No, Dave, I just don't think they would get the same kind of publicity for that kind of work. A lot of the coverage for them is along the lines of 'shock - people pay money for dead shark', 'shock - artist has nerve to display old bed' etc. People love those stories (like the pile of bricks) and what's the story with 'shock - man paints good painting'? People moan about this kind of art but they still read the stories...they make good, light, tabloid type news stories. I read them myself. And once hyped then the stuff sells itself in a way...people will buy almost anything once it's hyped...that's the fashion industry (in a nutshell), that's consumerism!
And did I say Shiele before? I meant Schiele...dumbing down indeed.
I'm not much good at 'descriptive poetry,' in the sense of the close observation that characterises many contemporary poems. I admire it when it's done well, but often it's really boring. "Description makes nothing happen," as ABJ says.

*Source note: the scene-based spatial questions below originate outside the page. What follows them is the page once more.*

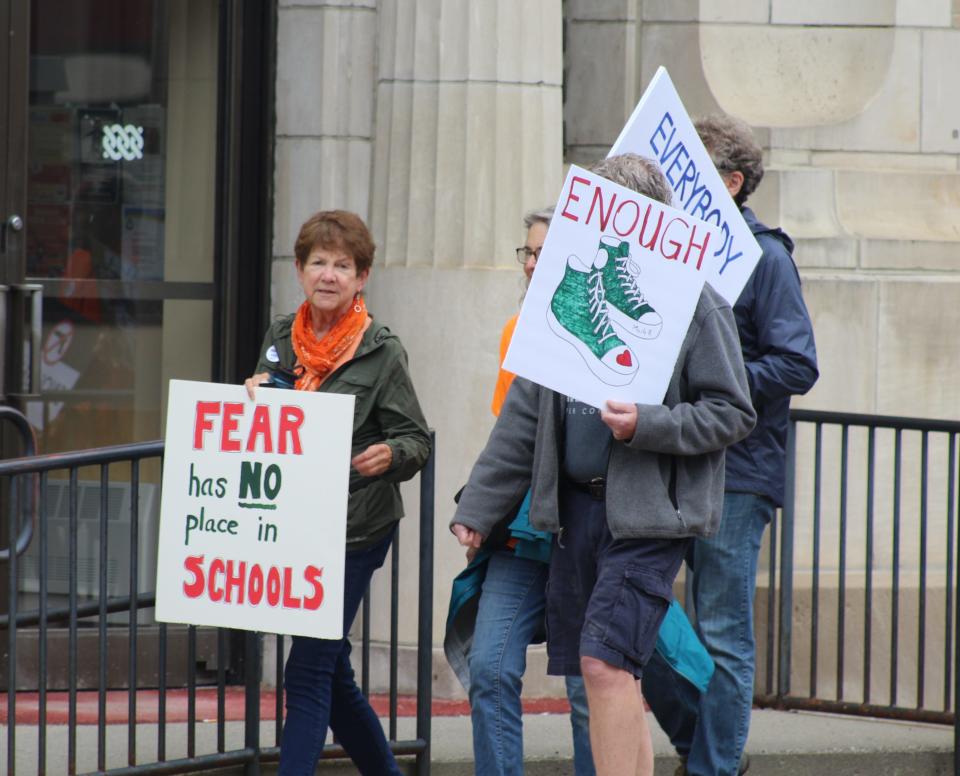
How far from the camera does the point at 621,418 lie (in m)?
4.56

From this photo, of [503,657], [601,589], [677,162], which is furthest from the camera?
[677,162]

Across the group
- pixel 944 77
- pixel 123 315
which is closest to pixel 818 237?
pixel 944 77

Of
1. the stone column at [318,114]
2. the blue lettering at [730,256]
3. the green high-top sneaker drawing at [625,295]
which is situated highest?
the stone column at [318,114]

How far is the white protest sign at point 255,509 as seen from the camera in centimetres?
505

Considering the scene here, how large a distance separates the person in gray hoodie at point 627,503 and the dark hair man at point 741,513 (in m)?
0.59

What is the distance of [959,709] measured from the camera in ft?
20.8

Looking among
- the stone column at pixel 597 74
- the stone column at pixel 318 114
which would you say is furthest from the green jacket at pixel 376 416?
the stone column at pixel 597 74

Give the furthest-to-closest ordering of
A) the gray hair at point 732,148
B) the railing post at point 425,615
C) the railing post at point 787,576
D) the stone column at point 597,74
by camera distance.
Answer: the stone column at point 597,74 < the railing post at point 787,576 < the railing post at point 425,615 < the gray hair at point 732,148

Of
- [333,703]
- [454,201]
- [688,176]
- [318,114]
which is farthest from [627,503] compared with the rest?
[318,114]

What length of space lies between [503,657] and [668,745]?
5.67ft

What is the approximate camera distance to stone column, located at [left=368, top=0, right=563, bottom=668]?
7.07 m

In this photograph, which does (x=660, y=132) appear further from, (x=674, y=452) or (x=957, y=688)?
(x=957, y=688)

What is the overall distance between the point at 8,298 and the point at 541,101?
2.33 meters

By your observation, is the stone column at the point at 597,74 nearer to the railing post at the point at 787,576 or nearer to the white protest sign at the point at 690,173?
the railing post at the point at 787,576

It's best to play to your strengths. I use metaphor quite a bit - it's descriptive, but in a different way to simple observation. I'd leave the close observation description to people who are good at it - James Schuyler was a master, Heaney is hard to beat in his ability to find the most succinct and evocative phrase to describe virtually anything, and Norman MacCaig was a descriptive genius - with him, description was an event, not a still life.
Yes, playing to our strengths is a good approach! Finding them can take a while (and of course we always find plenty of weaknesses along the way too!) but if and when we do...it gets exciting. I wrote lots of articles and stories and notes for screenplays and all sorts of things before I kind of stumbled over the fact that poems are the writing I do best (my poems might not be to everyone's taste but I've certainly had enough good feedback by now to have some confidence that I wasn't completely wrong!).
It's a great feeling finding a strength. I write a lot about the whole process (here and in poems) and I write a lot about weaknesses too - how to cope with them, what they mean, how the struggle to try and be strong at everything is so...counterproductive.